CheckMate 274 is a multicenter, double-blind, randomized, Phase III trial conducted to evaluate the efficacy and safety of adjuvant OPDIVO®, as compared with placebo, in patients with muscle-invasive urothelial carcinoma following radical surgery (with or without previous neoadjuvant Cisplatin-based combination chemotherapy). A total of 709 patients with muscle-invasive urothelial carcinoma who had undergone radical surgery were randomly assigned in a 1:1 ratio to receive either OPDIVO® 240 mg as a 30-minute IV infusion (N=353) or placebo (N=356), every 2 weeks for up to 1 year. To be eligible, patients must have had radical surgery (R0, with negative surgical margins), with or without neoadjuvant Cisplatin-based chemotherapy. Patients must have had pathological evidence of urothelial carcinoma (originating in the bladder, ureter or renal pelvis) with a high risk of recurrence defined as follows: pathological stage of pT3, pT4a, or pN+ and patients not eligible for or declined adjuvant Cisplatin-based combination chemotherapy, patients who had not received neoadjuvant Cisplatin-based chemotherapy, and pathological stage of ypT2 to ypT4a or ypN+ for patients who received neoadjuvant Cisplatin. Both treatment groups were well balanced and approximately 40% of patients in both treatment groups had PD-L1 expression of 1% or more and 43% of patients had received previous neoadjuvant cisplatin therapy. The two Primary endpoints were Disease Free Survival (DFS) among all the patients, and among patients with a tumor Programmed Death-Ligand 1 (PD-L1) expression level of 1% or more. Secondary endpoints included Survival free from recurrence outside the urothelial tract, Overall Survival and Safety. The median follow up was 20.9 months among patients who received OPDIVO® and 19.5 months among those who received placebo.

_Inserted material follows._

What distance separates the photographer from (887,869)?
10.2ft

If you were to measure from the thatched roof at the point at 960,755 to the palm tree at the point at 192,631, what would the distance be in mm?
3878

The median DFS was 20.8 months in the OPDIVO® group and 10.8 months in the placebo group in the intention-to-treat population, which was nearly double that with placebo. The percentage of patients who were alive and disease-free at 6 months was 74.9% with OPDIVO® and 60.3% with placebo, in the intention-to-treat population (HR for disease recurrence or death=0.70; P<0.001). Among patients with a PD-L1 expression level of 1% or more, the percentage who were alive and disease-free at 6 months was 74.5% with OPDIVO® and 55.7% with placebo, in the Intention-to-Treat Population (HR=0.55; P<0.001). The subgroup analysis showed that there was a higher probability of DFS with OPDIVO® than with placebo, and this benefit was observed regardless of nodal status, PD-L1 status, or use or nonuse of previous neoadjuvant Cisplatin-based chemotherapy.
The median survival free from recurrence outside the urothelial tract, in the intention-to-treat population, was 22.9 months among patients who received OPDIVO® and 13.7 months with placebo. The percentage of patients who were alive and free from recurrence outside the urothelial tract at 6 months was 77% with OPDIVO® and 62.7% with placebo (HR for recurrence outside the urothelial tract or death=0.72). Among those with a PD-L1 expression level of 1% or more, the percentage who were alive and free from recurrence outside the urothelial tract at 6 months was 75.3% and 56.7%, respectively (HR=0.55). Grade 3 or higher toxicities were noted in 17.9% of patients in the OPDIVO® group and 7.2% of patients in the placebo group.
It was concluded that among patients with high risk muscle-invasive urothelial carcinoma who had undergone radical surgery with curative intent, adjuvant treatment with OPDIVO® significantly improved Disease Free Survival, compared to placebo, in both intention-to-treat population and among patients with a PD-L1 expression level of 1% or more.
Adjuvant Nivolumab versus Placebo in Muscle-Invasive Urothelial Carcinoma. Bajorin DF, Witjes JA, Gschwend JE, et al. N Engl J Med 2021;384:2102-2114.